The presentations focused on the crisis in Oakland schools and why the teachers will be striking, contract updates and timeline, busting the myth of “there is no money” and what families can do to support the teachers. They included statistics about charters and their problems, as well as pointing out the disparity between spending on education and prisons in California.


CONTRARY TO the myth that “Oakland has no money,” the union made the case that Oakland-based companies raking it in should pay their fair share: for example, Kaiser (a nonprofit that made $3.8 billion in 2017), Clorox ($823 million in 2018) and the Port of Oakland ($358.7 million in 2017). The Bay Area is also home to the third-largest concentration of billionaires in the world.

As the OEA’s community newsletter, Oakland Teachers’ Voice, points out, “California spends $75,560 a year to incarcerate an inmate while it spends $10,291 on average for every student.” The per-student spending in Oakland is lower than the state average.

Based on the q-and-a sessions at these community meetings, parents support the teachers and the strike, but understandably wanted to know what it means for their families. Getting a strong strike school in place will be pivotal to making sure parents can support OEA by not crossing the picket line.
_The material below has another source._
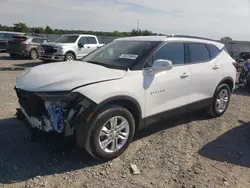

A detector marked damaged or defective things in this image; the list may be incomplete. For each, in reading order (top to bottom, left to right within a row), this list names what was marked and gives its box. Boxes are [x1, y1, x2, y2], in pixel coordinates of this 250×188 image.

crumpled hood [16, 61, 127, 92]
damaged front end [14, 87, 96, 136]
front bumper damage [14, 86, 96, 137]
Strike schools are alternate learning facilities for students so they can support the strike by not crossing the picket lines. In Los Angeles last month, strike schools were organized by parents in their living rooms, and during the 2012 Chicago teachers’ strike, entire communities organized strike schools.

For cities like Oakland, the stakes are high where OUSD has a five-year plan to “consolidate resources” by slating 24 more school closures and expanding charter schools in a district that already has the largest percentage of students in charter schools of any district in California. But teachers, parents and students are organizing and building solidarity.

As the Teachers’ Voice argued:

Oakland teachers know that in order to put students first we must protect our neighborhood schools from the threat of closure. That’s why we are fighting the district’s school closure plan as a part of contract bargaining process.

We are proud to stand with the school community at Roots, who are leading in this fight, and we are determined to continue to support their efforts to keep their school community flourishing and protect all other neighborhood schools from the threat of closure.

David McCarthy contributed to this article.